TASK DIRECTIONS: Repeat, exactly as written, the lines from the one with "Fekey&JF Foldable Hanging" to the final line of the listing, and keep every picture out.

DATA BLOCK:
————————

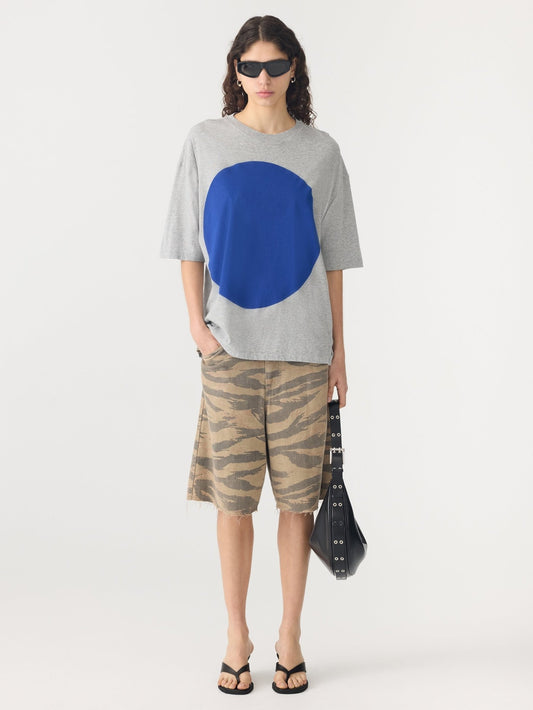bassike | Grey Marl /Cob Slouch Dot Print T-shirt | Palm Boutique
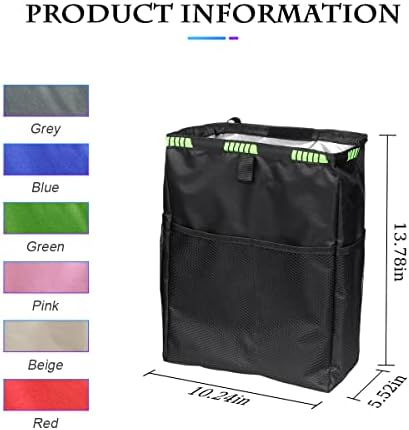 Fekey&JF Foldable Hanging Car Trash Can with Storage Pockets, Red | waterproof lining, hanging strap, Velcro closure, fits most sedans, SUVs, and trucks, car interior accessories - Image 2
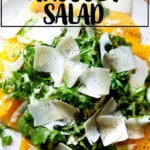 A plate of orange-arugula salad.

————————

EXPECTED ANSWER:
 Fekey&JF Foldable Hanging Car Trash Can with Storage Pockets, Red | waterproof lining, hanging strap, Velcro closure, fits most sedans, SUVs, and trucks, car interior accessories - Image 2
 A plate of orange-arugula salad.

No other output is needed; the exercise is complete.